● PROBLEM DETAILS
In the records, from the line containing "From the scene" up to and including the last line, change "alternatives" to "options" and leave everything else unchanged. Give only those lines, and leave the pictures out.

* Start EXCERPTED RECORDS *

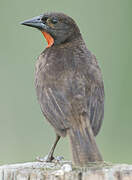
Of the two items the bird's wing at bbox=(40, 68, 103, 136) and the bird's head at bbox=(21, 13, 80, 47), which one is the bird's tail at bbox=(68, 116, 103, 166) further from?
the bird's head at bbox=(21, 13, 80, 47)

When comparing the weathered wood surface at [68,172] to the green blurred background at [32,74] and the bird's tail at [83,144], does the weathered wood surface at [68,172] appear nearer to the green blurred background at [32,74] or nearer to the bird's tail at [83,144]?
the bird's tail at [83,144]

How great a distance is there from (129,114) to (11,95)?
1989 millimetres

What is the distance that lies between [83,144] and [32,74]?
200 inches

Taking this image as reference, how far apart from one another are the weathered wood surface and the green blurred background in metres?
2.95

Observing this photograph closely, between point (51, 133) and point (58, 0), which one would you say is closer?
point (51, 133)

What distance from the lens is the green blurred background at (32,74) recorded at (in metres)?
8.60

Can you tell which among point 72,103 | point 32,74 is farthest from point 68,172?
point 32,74

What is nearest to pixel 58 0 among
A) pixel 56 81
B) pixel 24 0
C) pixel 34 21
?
pixel 24 0

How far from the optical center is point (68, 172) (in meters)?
4.80

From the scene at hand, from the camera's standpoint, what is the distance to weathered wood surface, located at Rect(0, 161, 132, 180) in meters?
4.68

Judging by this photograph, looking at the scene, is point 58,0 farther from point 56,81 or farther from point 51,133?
point 56,81

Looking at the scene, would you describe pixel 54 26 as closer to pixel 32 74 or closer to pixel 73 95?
pixel 73 95

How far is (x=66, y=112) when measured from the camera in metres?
5.69

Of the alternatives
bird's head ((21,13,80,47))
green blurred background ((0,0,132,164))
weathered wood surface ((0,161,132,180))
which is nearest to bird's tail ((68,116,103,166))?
weathered wood surface ((0,161,132,180))
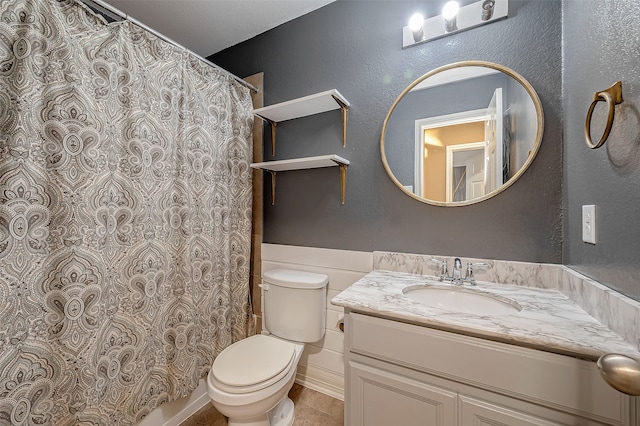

* End EXCERPTED RECORDS *

● ANSWER BELOW
From the scene at hand, from the camera's standpoint, what is the distance to weathered wood surface, located at Rect(0, 161, 132, 180) in meters?
4.68

Judging by this photograph, looking at the scene, is point 58,0 farther from point 56,81 or farther from point 51,133?
point 56,81

Looking at the scene, would you describe pixel 54 26 as closer to pixel 32 74 or closer to pixel 73 95?
pixel 73 95

How far is (x=66, y=112) when measured from the camera in metres?
5.69

Of the options
bird's head ((21,13,80,47))
green blurred background ((0,0,132,164))
weathered wood surface ((0,161,132,180))
which is nearest to bird's tail ((68,116,103,166))?
weathered wood surface ((0,161,132,180))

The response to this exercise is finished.